Chondrocytes as seed cells for constructing tissue-engineered cartilage conform with the physiological state and are the first choice for experimental research and clinical applications [
35]. The in vitro expansion of autologous chondrocytes for the repair of full-thickness cartilage defects of the knee and ankle joints has been used in clinical practice and has been approved by the United States Food and Drug Administration with satisfactory clinical results [
36]. However, autologous chondrocytes are associated with limited sources, are difficult to separate, proliferate slowly, and easily dedifferentiate during in vitro culture. These shortcomings limit their clinical development. In contrast, allogeneic chondrocytes are relatively sufficient.

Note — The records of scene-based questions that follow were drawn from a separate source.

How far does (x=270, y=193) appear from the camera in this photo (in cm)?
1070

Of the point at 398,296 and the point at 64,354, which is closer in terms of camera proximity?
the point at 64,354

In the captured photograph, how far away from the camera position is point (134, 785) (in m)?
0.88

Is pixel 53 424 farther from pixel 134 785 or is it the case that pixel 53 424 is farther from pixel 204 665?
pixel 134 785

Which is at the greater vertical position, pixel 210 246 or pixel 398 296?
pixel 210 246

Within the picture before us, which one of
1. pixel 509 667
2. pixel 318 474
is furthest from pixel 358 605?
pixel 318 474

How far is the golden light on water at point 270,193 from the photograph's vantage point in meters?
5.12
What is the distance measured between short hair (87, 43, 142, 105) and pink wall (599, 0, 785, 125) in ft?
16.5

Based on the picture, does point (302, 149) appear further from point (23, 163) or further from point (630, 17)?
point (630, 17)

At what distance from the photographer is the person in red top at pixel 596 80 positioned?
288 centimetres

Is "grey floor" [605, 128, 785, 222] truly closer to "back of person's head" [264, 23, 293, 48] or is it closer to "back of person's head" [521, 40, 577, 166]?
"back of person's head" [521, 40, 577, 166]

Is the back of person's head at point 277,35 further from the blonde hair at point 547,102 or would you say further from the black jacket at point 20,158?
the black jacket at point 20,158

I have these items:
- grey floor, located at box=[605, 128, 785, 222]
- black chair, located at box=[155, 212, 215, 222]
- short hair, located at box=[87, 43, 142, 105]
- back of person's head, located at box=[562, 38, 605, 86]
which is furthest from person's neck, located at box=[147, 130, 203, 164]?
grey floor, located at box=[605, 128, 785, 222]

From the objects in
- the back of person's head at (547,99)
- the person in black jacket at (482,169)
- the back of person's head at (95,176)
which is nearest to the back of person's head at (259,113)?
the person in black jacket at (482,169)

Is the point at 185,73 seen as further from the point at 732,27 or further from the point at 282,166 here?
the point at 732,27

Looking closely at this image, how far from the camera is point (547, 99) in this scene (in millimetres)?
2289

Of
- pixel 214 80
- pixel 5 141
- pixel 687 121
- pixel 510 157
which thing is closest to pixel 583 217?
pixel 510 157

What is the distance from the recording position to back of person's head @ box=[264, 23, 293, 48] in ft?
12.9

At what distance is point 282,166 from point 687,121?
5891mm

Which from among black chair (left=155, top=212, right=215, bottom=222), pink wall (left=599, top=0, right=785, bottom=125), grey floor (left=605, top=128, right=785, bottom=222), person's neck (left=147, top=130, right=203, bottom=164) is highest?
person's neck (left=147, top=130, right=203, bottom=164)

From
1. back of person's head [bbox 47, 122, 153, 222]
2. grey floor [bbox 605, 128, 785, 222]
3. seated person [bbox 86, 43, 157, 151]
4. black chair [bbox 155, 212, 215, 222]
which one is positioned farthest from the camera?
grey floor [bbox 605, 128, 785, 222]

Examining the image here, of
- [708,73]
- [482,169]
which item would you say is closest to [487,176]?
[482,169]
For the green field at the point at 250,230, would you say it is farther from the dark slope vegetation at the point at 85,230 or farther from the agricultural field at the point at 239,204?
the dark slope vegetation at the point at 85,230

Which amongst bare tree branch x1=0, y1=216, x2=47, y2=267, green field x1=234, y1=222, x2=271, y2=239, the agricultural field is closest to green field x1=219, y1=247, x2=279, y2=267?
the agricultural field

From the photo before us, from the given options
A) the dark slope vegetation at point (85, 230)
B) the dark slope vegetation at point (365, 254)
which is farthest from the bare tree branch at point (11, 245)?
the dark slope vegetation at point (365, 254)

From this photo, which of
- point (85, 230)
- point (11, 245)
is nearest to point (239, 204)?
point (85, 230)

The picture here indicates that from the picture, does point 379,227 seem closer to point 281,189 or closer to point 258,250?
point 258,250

Biomaterials can cause immune reactions [
37,
38], including inflammation, immunosuppression, immune stimulation, hypersensitivity and autoimmunity. Different biomaterials produce different cellular immune responses when they come into contact with blood or tissue. Hence, the study of immune response of biomaterials is of great significance for its own safety evaluation. In this study, CD4+ and CD8+T lymphocytes of the scaffold and surrounding tissues were tested in the decellularized cartilage scaffolds 1, 2 and 4 weeks after implantation. And there was no lymphocyte infiltration in the xenogenated decellularized cartilage scaffolds, while obvious lymphocyte infiltration was found in the non-decellularized cartilage scaffolds. Moreover, there was no significant difference in the antibody level of the non-decellularized scaffolds at 1, 2 and 4 weeks after implantation compared with the preoperative antibody level, indicating porcine ACECM scaffolds were used for xenotransplantation without significant immune inflammatory response. Taken together, all these findings suggested the immunogenicity of allogeneic decellularized cartilage scaffolds is very low, so it has potential clinical application. In addition, the repair effect of decellularized cartilage scaffolds on joint defects needs more attention. Therefore, the use of decellularized cartilage scaffolds for the repair of joint defects in homogeneous or heterogeneous animals needs further research.